何も無さすぎると退屈に感じてしまうこともあるけれどそれは幸せに慣れてしまっているのかもしれないわ。
誰が言った言葉かはわかりませんが「人生にはスパイスが必要」って聞いたことがありますが上手い表現だと思います。
たまに刺激的な事があるから幸せの確認ができているのかも…。でもこれって危険な考え方なのかしら?
「はぁ~。」
不意に溜め息が出てしまいました。
賢人さんには言えていませんが最近どうも体調が優れないのです。
色々とありすぎたので気が抜けて一気に疲れが出たのかと思っていたのですが長引いているのが気になるのです。
「やっぱり病院に行った方が良いのかしら…。」
病院に行く…。何だか少し気が進まないのです。トラウマになってないとは思うのですが以前の様にすぐに行こうとは思えないのです。
だけどもしも病気だったら大変よね…。
何気無い普通の毎日が過ごせなくなってしまうもの。やっぱり駄目!
私は思い腰を上げて病院に行くことにしました。
賢人さんが帰ってくるまでに全て終わらせたかったので家から一番近い病院に行くのが良いかもしれないわね。
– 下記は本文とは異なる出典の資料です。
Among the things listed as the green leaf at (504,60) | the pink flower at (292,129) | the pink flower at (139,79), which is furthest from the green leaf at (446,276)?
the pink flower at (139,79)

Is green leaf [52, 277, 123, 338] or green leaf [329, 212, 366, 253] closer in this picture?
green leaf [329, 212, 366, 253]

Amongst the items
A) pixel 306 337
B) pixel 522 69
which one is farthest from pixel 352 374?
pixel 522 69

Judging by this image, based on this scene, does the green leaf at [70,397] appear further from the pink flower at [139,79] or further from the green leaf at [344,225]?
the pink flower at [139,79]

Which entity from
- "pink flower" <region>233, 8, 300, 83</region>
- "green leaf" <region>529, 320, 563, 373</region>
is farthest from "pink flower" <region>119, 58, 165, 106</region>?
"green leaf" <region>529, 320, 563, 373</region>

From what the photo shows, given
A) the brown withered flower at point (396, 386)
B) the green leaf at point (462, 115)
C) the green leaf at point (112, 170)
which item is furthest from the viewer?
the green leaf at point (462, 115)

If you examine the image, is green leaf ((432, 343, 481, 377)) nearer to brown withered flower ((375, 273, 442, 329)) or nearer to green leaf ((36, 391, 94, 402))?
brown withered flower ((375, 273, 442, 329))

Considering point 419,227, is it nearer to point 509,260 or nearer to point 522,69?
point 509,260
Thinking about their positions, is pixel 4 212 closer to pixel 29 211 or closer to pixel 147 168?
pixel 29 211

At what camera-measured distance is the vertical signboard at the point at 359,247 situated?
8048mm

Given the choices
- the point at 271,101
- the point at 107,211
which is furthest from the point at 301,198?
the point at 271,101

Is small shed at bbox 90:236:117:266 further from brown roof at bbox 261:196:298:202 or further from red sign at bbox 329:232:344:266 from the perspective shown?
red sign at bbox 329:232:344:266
携帯で検索して行ってみるとまだ建物は新しい感じのする小さな診療所という感じの病院です。
入ってみると感じの良い受付の女性に「初診の方はこちらを書いてお待ちください。」と言われて紙を渡されました。
人が待合室で沢山待っています。人気のようですね。
私は渡された紙に記入しながら待っていました。そこで一つ気になる箇所があったので止まってしまいました。
あれ…もしかしたら…。
もしかするのでしょうか?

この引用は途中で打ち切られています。